__Prompt__.
Pull out every line of the records below that contains the string "camera", matching its case exactly.

__Spatial question entries__.
◇ ◇ ◇ ◇ ◇
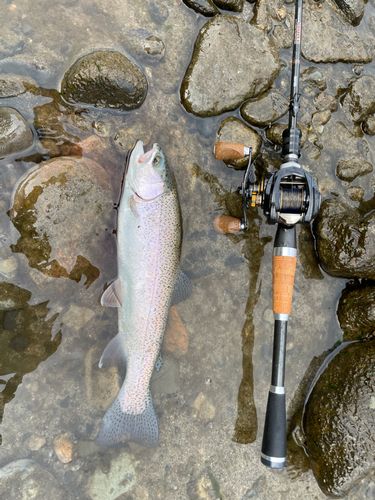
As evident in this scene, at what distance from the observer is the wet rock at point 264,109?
3.29m

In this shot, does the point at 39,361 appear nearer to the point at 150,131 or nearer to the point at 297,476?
the point at 150,131

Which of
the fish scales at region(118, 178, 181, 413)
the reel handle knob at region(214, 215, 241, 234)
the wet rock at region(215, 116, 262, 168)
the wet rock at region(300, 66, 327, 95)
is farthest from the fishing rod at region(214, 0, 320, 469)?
the fish scales at region(118, 178, 181, 413)

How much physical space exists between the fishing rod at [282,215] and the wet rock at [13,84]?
191 cm

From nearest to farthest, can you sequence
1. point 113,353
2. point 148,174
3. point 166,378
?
point 148,174 → point 113,353 → point 166,378

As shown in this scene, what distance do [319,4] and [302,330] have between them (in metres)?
3.64

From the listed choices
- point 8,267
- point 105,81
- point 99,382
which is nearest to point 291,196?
point 105,81

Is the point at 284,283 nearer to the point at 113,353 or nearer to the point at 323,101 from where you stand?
the point at 113,353

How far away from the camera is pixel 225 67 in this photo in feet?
10.5

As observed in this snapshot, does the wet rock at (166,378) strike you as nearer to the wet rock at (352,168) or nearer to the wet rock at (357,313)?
the wet rock at (357,313)

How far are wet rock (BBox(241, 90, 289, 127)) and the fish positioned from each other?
111 cm

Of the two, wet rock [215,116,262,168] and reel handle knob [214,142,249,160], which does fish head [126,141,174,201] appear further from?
wet rock [215,116,262,168]

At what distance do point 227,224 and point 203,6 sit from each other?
227cm

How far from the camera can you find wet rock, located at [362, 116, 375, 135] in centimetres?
351

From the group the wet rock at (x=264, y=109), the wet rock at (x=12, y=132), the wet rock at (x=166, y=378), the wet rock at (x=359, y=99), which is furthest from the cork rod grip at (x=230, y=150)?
the wet rock at (x=166, y=378)
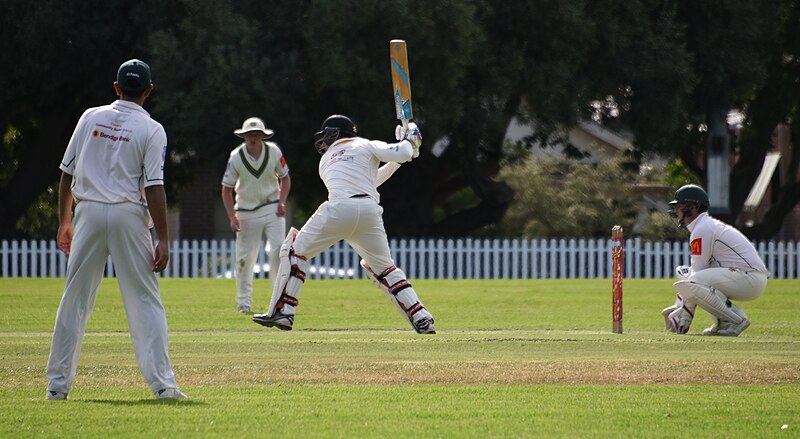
◇ ◇ ◇ ◇ ◇
__Finished exercise__.
How far away from the camera is pixel 225 67 in this photo in feet?
How far from the camera can you find wet rock, located at [362, 116, 375, 135] in centimetres?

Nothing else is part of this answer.